WHAT THIS TASK INVOLVES: Add 83 to every coordinate in the answers and write out the lines again, requests included, starting at the line containing "Taking into account" and ending with the last line.

PROVIDED INFORMATION:
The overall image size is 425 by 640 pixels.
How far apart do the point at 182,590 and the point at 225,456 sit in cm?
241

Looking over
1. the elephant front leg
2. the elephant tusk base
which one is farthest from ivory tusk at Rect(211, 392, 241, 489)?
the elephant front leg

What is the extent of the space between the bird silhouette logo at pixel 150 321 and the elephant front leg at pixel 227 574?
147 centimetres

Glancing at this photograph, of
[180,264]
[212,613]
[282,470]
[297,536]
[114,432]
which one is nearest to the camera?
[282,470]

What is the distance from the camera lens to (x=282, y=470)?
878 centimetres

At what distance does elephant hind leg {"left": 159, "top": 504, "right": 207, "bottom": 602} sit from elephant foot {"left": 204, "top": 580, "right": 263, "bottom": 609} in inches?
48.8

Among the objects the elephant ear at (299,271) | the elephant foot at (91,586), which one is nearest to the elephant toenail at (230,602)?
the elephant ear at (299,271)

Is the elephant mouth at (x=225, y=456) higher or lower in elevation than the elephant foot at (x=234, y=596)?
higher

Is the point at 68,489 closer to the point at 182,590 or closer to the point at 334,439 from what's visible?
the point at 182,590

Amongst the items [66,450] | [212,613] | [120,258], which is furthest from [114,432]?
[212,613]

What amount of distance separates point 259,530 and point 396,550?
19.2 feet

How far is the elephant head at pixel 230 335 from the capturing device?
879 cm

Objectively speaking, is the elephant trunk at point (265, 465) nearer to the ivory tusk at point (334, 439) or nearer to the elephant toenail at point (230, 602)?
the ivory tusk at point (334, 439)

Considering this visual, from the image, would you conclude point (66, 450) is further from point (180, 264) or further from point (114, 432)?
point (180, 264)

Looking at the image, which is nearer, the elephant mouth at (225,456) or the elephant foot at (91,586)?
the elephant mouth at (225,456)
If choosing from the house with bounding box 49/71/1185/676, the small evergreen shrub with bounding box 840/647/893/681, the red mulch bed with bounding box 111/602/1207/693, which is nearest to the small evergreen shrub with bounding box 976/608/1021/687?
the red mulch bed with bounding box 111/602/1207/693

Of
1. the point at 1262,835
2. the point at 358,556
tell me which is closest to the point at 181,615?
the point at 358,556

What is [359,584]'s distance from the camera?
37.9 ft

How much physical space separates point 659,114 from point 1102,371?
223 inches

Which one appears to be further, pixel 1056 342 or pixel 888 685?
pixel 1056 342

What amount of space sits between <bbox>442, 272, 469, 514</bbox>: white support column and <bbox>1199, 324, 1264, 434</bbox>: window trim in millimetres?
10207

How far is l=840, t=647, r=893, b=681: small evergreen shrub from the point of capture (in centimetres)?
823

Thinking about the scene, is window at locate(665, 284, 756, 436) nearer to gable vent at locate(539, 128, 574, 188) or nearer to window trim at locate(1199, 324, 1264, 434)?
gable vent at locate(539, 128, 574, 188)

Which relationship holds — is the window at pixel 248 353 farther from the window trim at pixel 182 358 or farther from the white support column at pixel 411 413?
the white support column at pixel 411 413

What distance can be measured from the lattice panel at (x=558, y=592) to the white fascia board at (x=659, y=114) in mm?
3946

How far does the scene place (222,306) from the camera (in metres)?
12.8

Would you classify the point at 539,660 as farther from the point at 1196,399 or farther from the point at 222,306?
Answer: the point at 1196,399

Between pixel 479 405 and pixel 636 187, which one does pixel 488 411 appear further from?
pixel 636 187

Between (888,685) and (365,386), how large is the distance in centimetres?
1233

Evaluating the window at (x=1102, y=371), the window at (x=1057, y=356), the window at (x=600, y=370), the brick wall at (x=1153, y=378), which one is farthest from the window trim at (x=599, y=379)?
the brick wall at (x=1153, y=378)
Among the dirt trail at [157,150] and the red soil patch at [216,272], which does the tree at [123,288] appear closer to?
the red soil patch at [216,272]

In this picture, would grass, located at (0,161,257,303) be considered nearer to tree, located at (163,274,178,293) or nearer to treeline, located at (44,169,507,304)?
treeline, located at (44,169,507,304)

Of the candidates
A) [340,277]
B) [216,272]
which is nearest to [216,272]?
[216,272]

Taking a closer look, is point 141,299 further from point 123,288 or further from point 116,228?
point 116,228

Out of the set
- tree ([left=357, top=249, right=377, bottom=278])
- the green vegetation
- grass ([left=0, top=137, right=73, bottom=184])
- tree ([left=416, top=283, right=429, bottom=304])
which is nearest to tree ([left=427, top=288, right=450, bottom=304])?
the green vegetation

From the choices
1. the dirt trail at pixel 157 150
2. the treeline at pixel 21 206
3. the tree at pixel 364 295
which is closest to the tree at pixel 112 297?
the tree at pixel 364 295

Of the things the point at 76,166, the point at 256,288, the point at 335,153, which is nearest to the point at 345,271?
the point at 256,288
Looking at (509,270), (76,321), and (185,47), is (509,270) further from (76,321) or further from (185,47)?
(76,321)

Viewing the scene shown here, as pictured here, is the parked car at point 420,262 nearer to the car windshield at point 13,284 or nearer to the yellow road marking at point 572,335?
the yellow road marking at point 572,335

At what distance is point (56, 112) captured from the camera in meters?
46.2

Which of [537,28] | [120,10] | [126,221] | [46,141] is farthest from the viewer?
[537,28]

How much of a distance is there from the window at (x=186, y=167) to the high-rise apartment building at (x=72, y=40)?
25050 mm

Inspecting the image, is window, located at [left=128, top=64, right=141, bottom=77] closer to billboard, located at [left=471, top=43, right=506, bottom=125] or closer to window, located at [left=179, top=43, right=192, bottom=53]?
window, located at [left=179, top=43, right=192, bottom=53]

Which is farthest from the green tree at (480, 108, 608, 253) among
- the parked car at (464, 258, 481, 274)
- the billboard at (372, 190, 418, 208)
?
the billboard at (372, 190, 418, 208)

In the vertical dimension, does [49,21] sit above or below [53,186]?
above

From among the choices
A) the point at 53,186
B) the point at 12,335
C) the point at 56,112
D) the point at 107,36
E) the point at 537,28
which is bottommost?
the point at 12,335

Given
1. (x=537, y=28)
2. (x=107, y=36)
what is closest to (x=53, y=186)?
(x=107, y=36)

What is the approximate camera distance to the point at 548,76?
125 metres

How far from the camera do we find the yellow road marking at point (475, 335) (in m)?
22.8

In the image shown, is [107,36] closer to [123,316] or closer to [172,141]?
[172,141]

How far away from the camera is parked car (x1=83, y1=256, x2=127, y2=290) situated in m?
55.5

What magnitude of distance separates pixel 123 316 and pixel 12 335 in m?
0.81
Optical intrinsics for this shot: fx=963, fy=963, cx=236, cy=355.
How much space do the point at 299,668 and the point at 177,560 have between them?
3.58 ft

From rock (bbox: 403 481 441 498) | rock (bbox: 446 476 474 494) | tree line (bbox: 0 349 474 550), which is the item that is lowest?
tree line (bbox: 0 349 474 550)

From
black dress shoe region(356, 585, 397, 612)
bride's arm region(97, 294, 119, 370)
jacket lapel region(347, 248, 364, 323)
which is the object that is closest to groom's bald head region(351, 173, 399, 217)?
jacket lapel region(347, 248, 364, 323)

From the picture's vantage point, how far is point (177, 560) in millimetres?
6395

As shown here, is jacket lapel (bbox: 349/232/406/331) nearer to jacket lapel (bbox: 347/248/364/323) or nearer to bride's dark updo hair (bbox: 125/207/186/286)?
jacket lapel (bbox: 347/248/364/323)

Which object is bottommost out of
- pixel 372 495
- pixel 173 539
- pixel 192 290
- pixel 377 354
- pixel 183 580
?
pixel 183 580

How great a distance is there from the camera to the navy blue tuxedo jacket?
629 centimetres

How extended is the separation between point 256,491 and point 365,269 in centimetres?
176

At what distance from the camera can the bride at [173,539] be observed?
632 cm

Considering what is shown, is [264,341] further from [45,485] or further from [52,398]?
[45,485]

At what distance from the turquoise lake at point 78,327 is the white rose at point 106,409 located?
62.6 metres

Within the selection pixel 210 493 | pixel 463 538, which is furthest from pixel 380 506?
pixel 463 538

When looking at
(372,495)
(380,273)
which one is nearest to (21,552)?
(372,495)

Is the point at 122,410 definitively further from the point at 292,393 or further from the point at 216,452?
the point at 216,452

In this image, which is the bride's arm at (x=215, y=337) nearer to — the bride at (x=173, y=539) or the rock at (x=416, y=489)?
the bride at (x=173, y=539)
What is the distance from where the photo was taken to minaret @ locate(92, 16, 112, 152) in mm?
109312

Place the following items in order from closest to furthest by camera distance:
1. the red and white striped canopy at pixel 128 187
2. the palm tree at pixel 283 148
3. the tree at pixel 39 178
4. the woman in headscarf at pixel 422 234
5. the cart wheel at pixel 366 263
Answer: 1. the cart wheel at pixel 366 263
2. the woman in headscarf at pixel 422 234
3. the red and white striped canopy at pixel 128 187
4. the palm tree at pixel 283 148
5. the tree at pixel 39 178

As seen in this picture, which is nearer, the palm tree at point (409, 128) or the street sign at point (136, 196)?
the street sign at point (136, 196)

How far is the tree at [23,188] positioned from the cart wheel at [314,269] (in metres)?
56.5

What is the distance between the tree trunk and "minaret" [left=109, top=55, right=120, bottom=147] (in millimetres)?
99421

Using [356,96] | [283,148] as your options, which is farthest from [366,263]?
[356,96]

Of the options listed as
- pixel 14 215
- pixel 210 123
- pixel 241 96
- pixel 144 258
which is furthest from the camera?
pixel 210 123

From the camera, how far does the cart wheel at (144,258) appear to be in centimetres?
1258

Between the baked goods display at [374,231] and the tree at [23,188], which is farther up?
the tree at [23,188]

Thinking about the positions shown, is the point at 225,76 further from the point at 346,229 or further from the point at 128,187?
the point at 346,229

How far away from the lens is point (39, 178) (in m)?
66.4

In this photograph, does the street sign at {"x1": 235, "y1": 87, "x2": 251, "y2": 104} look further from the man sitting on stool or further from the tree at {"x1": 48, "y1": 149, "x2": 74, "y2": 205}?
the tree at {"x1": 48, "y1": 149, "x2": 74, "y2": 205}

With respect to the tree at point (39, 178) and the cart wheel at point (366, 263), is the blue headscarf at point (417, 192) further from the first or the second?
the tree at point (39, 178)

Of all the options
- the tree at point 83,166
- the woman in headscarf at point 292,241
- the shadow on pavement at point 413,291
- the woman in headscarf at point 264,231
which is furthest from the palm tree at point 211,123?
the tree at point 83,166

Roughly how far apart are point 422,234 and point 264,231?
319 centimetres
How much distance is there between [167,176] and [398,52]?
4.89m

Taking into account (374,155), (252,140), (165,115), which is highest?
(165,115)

CORRECT ANSWER:
Taking into account (374,155), (252,140), (165,115), which is highest?
(248,198)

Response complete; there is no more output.